AndradeQB: Cro antoniofialho1, tem obviamente razão, mas o não
obrigar alguém a contribuir para a morte de alguém, não impõe que se prenda
quem se disponibilize para o fazer. Como diz António Barreto, a discussão não
pode ser sobre procedimentos ou intenções. Haverá quem, como eu, defende a
liberdade individual até extremo e quem ache que não. Todos terão as suas
razões, mas acontece que as situações de extremo sofrimento nos casos concretos
publicitados quando esta discussão acontece, são já provocados por alguém que
se encarniçou contra as leis da natureza. não se está, assim, a falar de algo
em que a mão de terceiros esteja virgem, mesmo quando feita na obrigação
profissional como acontece com os médicos, ou da família pelo desespero.
Anjo
Caído; claro que ninguém pode ser obrigado a
contribuir. é por isso que existe o objector de consciência.
joaocpedro,
16.02.2020: Referendar... para depois voltar a fazer
novo referendo uns anos depois caso o resultado não interesse, como foi no caso
do aborto. Perda de tempo.
Elsinor, 16.02.2020: Então referende-se também a Constituição. Aliás, com a
sanha dos referendos em crescendo não se compreende porque quem os advogue não
comece exactamente pelo princípio, pela origem — a Constituição.

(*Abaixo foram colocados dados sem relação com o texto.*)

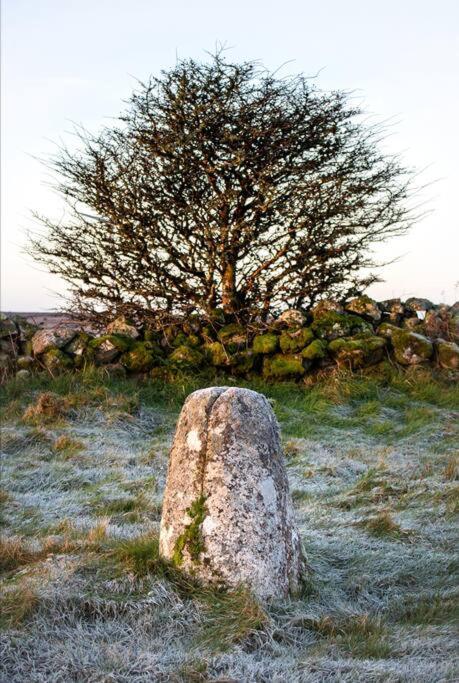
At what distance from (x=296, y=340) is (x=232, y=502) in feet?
23.7

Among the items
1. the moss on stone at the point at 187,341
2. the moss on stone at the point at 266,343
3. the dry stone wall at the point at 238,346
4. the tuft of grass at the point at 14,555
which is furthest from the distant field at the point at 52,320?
the tuft of grass at the point at 14,555

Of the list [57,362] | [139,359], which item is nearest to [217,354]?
[139,359]

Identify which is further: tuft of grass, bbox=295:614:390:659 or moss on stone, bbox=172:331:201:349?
moss on stone, bbox=172:331:201:349

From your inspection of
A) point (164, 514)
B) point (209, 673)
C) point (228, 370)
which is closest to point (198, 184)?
point (228, 370)

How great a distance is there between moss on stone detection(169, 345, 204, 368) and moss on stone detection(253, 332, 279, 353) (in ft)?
2.97

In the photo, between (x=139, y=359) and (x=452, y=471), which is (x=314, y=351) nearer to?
(x=139, y=359)

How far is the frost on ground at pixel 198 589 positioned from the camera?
3584 millimetres

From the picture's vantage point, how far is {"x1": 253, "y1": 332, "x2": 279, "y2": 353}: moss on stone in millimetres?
11289

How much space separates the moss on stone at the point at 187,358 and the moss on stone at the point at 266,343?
35.7 inches

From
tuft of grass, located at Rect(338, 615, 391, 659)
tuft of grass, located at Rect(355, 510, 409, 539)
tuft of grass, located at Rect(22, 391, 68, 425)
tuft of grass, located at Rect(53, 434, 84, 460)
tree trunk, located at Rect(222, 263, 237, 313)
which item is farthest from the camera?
tree trunk, located at Rect(222, 263, 237, 313)

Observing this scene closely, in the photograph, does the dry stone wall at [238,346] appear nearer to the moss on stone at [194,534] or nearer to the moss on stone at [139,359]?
the moss on stone at [139,359]

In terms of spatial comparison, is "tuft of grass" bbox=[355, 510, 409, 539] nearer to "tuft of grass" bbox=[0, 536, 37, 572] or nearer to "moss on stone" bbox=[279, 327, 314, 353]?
"tuft of grass" bbox=[0, 536, 37, 572]

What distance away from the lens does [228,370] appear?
11398mm

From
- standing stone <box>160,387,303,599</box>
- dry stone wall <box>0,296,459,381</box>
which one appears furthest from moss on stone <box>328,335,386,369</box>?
standing stone <box>160,387,303,599</box>
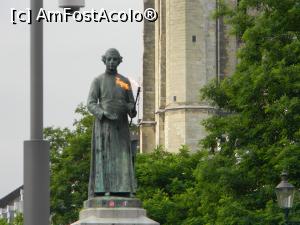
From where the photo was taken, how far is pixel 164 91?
9600 cm

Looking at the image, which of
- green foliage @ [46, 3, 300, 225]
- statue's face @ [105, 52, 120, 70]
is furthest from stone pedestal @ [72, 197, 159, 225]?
green foliage @ [46, 3, 300, 225]

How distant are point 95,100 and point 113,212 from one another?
1.87 meters

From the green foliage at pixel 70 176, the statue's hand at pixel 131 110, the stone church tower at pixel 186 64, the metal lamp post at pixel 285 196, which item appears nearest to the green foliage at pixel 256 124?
the metal lamp post at pixel 285 196

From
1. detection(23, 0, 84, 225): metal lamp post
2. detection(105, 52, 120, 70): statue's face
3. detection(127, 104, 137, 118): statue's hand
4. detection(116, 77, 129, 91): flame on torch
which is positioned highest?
detection(105, 52, 120, 70): statue's face

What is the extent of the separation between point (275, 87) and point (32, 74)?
23519 millimetres

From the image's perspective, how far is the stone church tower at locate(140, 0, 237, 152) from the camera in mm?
92312

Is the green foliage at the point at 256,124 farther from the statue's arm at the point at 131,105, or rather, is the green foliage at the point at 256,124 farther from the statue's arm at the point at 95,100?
the statue's arm at the point at 95,100

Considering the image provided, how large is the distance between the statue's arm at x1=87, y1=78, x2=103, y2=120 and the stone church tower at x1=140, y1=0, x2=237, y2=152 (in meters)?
63.7

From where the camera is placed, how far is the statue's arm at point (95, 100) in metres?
25.8

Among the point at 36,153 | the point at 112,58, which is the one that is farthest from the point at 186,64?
the point at 36,153

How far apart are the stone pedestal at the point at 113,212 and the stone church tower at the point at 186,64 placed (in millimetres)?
63927

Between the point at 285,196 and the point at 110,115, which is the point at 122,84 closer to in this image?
the point at 110,115

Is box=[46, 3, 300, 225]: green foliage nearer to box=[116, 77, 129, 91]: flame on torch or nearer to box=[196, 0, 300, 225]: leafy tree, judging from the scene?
box=[196, 0, 300, 225]: leafy tree

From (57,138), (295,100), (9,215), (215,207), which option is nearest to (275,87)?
(295,100)
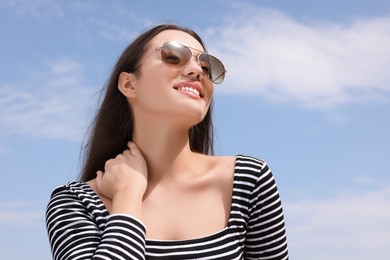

Este pedido de referendo é expediente dilatório — nada mais. É um truque. Mas a
civilização não se compadece com arcaísmos,.. para mais quando estes implicam o
sofrimento atroz das vítimas e o prolongar artificial do sacrifício só para
enriquecimento da meia dúzia com investimentos na área da “saúde”...
R dos Bosques, 16.02.2020: Recalcado, intragável, indigesto, decadente.